- Directions for this task
Reproduce the material below line for line, with every character and symbol unchanged.

- The data
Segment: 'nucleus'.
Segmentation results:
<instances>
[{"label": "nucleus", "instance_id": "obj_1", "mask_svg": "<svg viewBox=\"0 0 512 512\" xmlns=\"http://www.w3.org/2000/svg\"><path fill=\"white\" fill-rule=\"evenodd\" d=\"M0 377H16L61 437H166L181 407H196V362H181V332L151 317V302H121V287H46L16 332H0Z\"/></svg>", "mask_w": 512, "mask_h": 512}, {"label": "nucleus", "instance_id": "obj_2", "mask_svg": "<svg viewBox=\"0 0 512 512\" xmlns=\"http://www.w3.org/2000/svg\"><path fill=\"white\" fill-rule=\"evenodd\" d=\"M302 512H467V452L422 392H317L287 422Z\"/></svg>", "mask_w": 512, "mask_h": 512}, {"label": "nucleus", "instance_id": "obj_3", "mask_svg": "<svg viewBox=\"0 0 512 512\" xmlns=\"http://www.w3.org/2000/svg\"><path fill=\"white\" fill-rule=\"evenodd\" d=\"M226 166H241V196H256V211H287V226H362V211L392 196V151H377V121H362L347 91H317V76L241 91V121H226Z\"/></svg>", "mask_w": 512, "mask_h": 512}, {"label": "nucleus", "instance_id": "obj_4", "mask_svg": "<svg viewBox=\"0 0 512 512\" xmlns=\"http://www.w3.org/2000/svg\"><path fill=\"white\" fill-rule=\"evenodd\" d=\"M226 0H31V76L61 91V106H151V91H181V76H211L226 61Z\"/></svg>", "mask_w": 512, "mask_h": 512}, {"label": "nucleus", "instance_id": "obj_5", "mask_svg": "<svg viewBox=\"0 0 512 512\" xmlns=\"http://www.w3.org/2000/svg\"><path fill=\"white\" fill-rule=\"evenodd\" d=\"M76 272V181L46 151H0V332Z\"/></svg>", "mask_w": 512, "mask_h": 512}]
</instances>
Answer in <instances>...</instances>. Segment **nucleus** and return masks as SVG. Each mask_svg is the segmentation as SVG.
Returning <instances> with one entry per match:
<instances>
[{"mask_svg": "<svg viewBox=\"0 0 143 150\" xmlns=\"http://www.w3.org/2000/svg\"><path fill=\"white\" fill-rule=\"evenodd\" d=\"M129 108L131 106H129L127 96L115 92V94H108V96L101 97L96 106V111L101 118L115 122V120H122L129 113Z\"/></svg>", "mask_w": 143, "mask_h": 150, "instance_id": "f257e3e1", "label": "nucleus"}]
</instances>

- Solution to this problem
Segment: 'nucleus'.
Segmentation results:
<instances>
[{"label": "nucleus", "instance_id": "obj_1", "mask_svg": "<svg viewBox=\"0 0 512 512\" xmlns=\"http://www.w3.org/2000/svg\"><path fill=\"white\" fill-rule=\"evenodd\" d=\"M0 377H16L61 437H166L181 407H196V362H181V332L151 317V302H121V287H46L16 332H0Z\"/></svg>", "mask_w": 512, "mask_h": 512}, {"label": "nucleus", "instance_id": "obj_2", "mask_svg": "<svg viewBox=\"0 0 512 512\" xmlns=\"http://www.w3.org/2000/svg\"><path fill=\"white\" fill-rule=\"evenodd\" d=\"M302 512H467V452L422 392H317L287 422Z\"/></svg>", "mask_w": 512, "mask_h": 512}, {"label": "nucleus", "instance_id": "obj_3", "mask_svg": "<svg viewBox=\"0 0 512 512\" xmlns=\"http://www.w3.org/2000/svg\"><path fill=\"white\" fill-rule=\"evenodd\" d=\"M226 166H241V196H256V211H287V226H362V211L392 196V151H377V121H362L347 91H317V76L241 91V121H226Z\"/></svg>", "mask_w": 512, "mask_h": 512}, {"label": "nucleus", "instance_id": "obj_4", "mask_svg": "<svg viewBox=\"0 0 512 512\" xmlns=\"http://www.w3.org/2000/svg\"><path fill=\"white\" fill-rule=\"evenodd\" d=\"M226 0H31V76L61 91V106H151V91H181V76H211L226 61Z\"/></svg>", "mask_w": 512, "mask_h": 512}, {"label": "nucleus", "instance_id": "obj_5", "mask_svg": "<svg viewBox=\"0 0 512 512\" xmlns=\"http://www.w3.org/2000/svg\"><path fill=\"white\" fill-rule=\"evenodd\" d=\"M76 272V181L46 151H0V332Z\"/></svg>", "mask_w": 512, "mask_h": 512}]
</instances>
Answer in <instances>...</instances>. Segment **nucleus** and return masks as SVG. Each mask_svg is the segmentation as SVG.
Returning <instances> with one entry per match:
<instances>
[{"mask_svg": "<svg viewBox=\"0 0 143 150\" xmlns=\"http://www.w3.org/2000/svg\"><path fill=\"white\" fill-rule=\"evenodd\" d=\"M129 108L131 106H129L127 96L115 92V94H108V96L101 97L96 106V111L101 118L115 122V120H122L129 113Z\"/></svg>", "mask_w": 143, "mask_h": 150, "instance_id": "f257e3e1", "label": "nucleus"}]
</instances>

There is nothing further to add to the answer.